> [PROBLEM DETAILS]
Could you transcribe the whole text on business start-up rules below, word for word?

What makes a startup idea worth building?

Six rules for a successful business start-up

Six rules for a successful business start-up


Rule 1: The right business idea

At the beginning of every company formation there is the business idea. A good business idea must first and foremost solve an existing problem. This problem must be relevant, it must affect a sufficiently large number of individuals or companies and they must be willing to pay money to solve this problem. It is only a good business idea if these requirements are met. Many founders make the mistake of only wanting to solve a “First World problem” for a market that is too small and then fail or never get beyond the status of a small company.

Rule 2: Pay attention to the timing

The right timing for the business idea is also important. Many founders underestimate this aspect. Most innovative business ideas have a time window of a few years, within which one is not “too early” and not “already too late” to build a successful company in this segment. So it was certainly a good idea ten years ago to set up a social network (e.g. Facebook, Instagram, XING) but this market is now distributed. On the other hand, with a ride-sharing app for flight taxis, you will certainly be on the market a few years too early.

> [DATASET]
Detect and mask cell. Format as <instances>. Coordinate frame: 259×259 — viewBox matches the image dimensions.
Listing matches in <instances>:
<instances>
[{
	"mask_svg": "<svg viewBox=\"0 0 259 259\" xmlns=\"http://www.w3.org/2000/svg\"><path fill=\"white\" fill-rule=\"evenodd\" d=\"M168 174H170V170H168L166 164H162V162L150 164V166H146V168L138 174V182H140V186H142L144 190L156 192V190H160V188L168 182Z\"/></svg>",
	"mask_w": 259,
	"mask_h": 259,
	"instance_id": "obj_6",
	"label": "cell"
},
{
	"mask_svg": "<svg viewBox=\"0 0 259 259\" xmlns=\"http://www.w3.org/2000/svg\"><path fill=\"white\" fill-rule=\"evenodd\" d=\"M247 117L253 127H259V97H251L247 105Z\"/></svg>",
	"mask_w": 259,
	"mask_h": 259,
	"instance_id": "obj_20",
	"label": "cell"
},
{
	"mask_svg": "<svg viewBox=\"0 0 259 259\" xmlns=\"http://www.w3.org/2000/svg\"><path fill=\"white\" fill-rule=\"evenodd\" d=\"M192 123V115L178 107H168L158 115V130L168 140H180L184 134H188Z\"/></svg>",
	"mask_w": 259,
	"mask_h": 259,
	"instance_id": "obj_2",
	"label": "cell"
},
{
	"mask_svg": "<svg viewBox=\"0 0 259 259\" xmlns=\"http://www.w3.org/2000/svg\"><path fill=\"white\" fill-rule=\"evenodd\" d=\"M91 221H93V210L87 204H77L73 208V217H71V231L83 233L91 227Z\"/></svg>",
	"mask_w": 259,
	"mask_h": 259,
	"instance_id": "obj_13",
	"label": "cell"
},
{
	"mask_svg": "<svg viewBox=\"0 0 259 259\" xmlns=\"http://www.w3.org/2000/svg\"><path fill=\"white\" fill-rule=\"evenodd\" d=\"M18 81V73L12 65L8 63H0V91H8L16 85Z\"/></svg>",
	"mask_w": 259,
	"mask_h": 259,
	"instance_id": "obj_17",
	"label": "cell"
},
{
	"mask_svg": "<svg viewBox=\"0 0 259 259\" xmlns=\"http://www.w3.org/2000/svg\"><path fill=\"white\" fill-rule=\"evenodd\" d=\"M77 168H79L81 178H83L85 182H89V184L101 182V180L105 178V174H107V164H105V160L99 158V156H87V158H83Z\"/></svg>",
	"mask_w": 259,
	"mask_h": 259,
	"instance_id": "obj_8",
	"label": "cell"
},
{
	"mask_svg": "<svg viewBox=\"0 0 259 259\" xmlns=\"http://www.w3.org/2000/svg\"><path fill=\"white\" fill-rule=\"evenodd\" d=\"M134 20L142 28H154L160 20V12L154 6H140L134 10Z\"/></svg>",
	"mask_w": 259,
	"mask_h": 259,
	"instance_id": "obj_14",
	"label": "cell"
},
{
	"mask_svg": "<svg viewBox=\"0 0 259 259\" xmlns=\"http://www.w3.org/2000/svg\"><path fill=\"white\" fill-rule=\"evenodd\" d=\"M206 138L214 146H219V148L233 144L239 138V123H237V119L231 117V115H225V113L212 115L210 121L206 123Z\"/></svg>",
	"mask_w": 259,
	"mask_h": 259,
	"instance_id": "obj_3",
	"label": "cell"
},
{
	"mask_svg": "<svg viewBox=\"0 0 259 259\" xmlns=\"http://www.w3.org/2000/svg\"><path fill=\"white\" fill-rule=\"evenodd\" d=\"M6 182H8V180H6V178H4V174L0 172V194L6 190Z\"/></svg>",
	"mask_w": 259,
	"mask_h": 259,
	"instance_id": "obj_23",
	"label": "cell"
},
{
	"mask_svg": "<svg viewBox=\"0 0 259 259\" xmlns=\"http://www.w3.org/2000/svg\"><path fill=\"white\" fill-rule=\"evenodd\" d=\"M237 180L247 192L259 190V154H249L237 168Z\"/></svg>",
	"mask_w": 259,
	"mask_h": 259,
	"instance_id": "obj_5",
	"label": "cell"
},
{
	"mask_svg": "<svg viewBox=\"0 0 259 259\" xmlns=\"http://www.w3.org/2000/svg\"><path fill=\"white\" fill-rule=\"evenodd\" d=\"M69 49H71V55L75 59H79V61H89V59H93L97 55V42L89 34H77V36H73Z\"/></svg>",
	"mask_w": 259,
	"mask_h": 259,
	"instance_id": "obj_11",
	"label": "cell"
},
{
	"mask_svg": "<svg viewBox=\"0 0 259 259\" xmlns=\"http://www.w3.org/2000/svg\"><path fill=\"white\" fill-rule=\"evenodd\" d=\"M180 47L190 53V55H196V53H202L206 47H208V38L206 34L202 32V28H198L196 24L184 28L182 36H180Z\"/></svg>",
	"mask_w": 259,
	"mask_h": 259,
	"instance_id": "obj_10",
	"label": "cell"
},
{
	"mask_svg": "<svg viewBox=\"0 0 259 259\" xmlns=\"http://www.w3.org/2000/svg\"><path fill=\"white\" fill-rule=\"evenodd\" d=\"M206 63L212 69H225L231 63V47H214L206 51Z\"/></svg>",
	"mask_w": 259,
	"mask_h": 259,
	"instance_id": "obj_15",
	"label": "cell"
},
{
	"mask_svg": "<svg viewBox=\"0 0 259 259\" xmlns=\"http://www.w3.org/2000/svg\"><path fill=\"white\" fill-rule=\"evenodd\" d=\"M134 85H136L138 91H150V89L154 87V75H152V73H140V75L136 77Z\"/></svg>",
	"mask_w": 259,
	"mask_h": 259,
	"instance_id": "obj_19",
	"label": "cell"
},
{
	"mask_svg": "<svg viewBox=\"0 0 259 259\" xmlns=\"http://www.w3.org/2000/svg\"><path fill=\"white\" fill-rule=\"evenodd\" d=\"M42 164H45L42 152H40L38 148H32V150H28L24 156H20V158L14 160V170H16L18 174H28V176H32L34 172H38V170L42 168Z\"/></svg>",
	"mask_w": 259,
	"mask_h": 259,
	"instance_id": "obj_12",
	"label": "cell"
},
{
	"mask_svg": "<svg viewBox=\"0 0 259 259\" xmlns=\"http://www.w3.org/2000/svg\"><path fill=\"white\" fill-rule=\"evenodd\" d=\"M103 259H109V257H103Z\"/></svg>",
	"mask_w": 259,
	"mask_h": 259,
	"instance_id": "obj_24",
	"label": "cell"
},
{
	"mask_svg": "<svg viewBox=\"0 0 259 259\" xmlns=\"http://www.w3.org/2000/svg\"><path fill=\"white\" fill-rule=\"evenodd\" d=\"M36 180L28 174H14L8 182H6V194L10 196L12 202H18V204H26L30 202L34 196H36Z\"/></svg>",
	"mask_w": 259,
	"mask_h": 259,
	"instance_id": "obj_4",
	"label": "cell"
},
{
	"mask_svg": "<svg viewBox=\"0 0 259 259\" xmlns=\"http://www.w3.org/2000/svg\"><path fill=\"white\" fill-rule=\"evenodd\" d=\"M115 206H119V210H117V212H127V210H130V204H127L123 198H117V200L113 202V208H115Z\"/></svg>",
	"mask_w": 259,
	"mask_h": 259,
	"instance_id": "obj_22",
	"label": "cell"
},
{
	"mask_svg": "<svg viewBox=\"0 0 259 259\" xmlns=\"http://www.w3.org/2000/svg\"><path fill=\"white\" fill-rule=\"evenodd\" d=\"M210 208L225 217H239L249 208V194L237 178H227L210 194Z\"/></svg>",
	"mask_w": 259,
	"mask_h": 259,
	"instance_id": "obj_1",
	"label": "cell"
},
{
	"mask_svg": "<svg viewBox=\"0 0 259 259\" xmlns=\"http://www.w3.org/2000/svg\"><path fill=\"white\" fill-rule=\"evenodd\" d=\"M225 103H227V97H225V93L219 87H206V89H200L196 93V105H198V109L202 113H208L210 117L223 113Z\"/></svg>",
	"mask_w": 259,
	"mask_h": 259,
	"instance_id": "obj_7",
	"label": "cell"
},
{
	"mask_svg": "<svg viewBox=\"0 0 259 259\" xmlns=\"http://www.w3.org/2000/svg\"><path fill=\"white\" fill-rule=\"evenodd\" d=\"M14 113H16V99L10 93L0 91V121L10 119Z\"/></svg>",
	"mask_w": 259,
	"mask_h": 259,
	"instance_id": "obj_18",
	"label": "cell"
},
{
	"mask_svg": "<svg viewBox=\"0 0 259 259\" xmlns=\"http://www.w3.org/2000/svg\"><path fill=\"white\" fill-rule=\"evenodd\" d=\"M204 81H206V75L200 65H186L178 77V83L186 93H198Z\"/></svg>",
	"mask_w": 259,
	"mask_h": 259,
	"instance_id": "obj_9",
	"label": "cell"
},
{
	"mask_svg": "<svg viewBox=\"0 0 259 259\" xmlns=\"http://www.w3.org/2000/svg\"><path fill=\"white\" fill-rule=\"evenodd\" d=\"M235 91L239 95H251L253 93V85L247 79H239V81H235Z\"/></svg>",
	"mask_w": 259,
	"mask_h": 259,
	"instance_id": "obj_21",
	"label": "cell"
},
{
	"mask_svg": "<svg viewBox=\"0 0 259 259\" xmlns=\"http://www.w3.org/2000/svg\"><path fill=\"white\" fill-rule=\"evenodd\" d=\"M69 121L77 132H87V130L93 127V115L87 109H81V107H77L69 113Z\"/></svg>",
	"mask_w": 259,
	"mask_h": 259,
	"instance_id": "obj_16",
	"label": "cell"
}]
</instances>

> [TASK RESULT]
What makes a startup idea worth building?

Six rules for a successful business start-up

Six rules for a successful business start-up


Rule 1: The right business idea

At the beginning of every company formation there is the business idea. A good business idea must first and foremost solve an existing problem. This problem must be relevant, it must affect a sufficiently large number of individuals or companies and they must be willing to pay money to solve this problem. It is only a good business idea if these requirements are met. Many founders make the mistake of only wanting to solve a “First World problem” for a market that is too small and then fail or never get beyond the status of a small company.

Rule 2: Pay attention to the timing

The right timing for the business idea is also important. Many founders underestimate this aspect. Most innovative business ideas have a time window of a few years, within which one is not “too early” and not “already too late” to build a successful company in this segment. So it was certainly a good idea ten years ago to set up a social network (e.g. Facebook, Instagram, XING) but this market is now distributed. On the other hand, with a ride-sharing app for flight taxis, you will certainly be on the market a few years too early.